[STORM-3566] add serialVersionUID field to class which implement Serializable

[howardliu-cn]

[STORM-3566]add serialVersionUID field to class which implement Serializable interface.

[Ethanlm]

Thanks for your contribution.
Please file a JIRA and then update this PR title and commit message to prefix with the JIRA number.

[howardliu-cn]

Thanks for your contribution.
Please file a JIRA and then update this PR title and commit message to prefix with the JIRA number.

I have file a JIRA. The link is https://issues.apache.org/jira/browse/STORM-3566.

[Ethanlm]

Please also update your commit message to prefix with the JIRA number. Thanks.
Other than that, I am +1

[Ethanlm]

Sorry I have a second thought on this. Although serialVersionUID is recommended, we should not add it blindly.

serialVersionUID should be added where there is a need for backwards compatibility or interoperability.

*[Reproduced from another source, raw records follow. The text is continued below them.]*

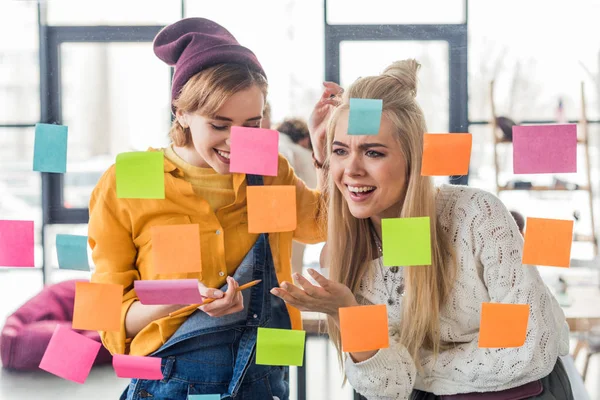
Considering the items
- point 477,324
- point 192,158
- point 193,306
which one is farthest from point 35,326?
point 477,324

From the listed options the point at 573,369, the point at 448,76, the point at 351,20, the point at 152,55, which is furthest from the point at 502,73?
the point at 152,55

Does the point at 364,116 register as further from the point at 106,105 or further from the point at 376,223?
the point at 106,105

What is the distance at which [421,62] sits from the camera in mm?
1548

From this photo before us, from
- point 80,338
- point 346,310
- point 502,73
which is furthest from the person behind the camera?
point 502,73

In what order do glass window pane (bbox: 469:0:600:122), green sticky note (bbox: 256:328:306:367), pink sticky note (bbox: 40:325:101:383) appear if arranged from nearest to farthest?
1. green sticky note (bbox: 256:328:306:367)
2. pink sticky note (bbox: 40:325:101:383)
3. glass window pane (bbox: 469:0:600:122)

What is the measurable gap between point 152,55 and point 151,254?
1.63ft

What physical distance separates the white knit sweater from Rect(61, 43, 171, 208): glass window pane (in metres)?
0.71

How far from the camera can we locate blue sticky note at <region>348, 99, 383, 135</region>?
133 centimetres

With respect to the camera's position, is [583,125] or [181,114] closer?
[181,114]

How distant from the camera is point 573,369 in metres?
1.58

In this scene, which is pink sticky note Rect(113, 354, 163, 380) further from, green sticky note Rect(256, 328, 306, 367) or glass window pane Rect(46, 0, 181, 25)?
glass window pane Rect(46, 0, 181, 25)

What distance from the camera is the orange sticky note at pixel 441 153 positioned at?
53.8 inches

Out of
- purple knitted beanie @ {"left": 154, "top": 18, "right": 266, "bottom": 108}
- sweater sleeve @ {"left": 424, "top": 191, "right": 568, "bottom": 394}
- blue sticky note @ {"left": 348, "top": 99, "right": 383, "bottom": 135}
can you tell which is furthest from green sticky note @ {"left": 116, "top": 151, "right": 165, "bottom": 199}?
sweater sleeve @ {"left": 424, "top": 191, "right": 568, "bottom": 394}

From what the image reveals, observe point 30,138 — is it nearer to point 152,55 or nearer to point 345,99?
point 152,55
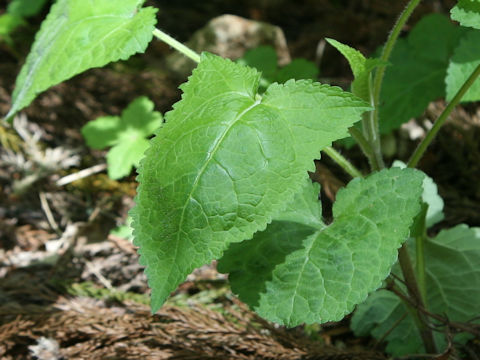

For example, the user defined Bolt/Spout. User defines their own Bolt/Spout and submits the topology over the network to Nimbus. Eventually supervisors will get the assignment and deserialize bolt/spout and put it to work. serialVersionUID is recommended in this case because user might submit their topology from a JVM different than where the supervisor is running on (e.g. Oracle vs IBM java). In this case, if serialVersionUID is not set, a UID will be generated (say 1234L) and stored in the serialized object. When supervisor tries to deserialize it, because it's running on different JVM, it could generate a different UID for this object (say 3456L), then an InvalidClassException would be thrown. Hence we want to declare serialVersionUID explicitly to avoid this.

But examples like EventLoggerBolt, it's only accessed by nimbus or supervisor itself. Not declaring serialVersionUID should be just fine. It's almost definitely devs will forget to update serialVersionUID manually on the code they changes. Declare serialVersionUID explicitly might cause unnecessary trouble.

All I am trying to say here is we should think about this carefully and do it case by case.
I would like to hear some inputs from @srdo @kishorvpatil too. I feel like this is a more complicated issue than I originally thought.

Some useful links:

1. https://www.vojtechruzicka.com/explicitly-declare-serialversionuid/
2. https://community.sonarsource.com/t/serializable-classes-should-use-auto-generated-version-ids/1217

Thanks for your work on this.

[srdo]

@Ethanlm I'm not sure.

I think we should probably add the field for all bolts and classes serialized as part of bolt state, since these classes are likely to be serialized by the submitter JVM, and then deserialized by the supervisor/worker.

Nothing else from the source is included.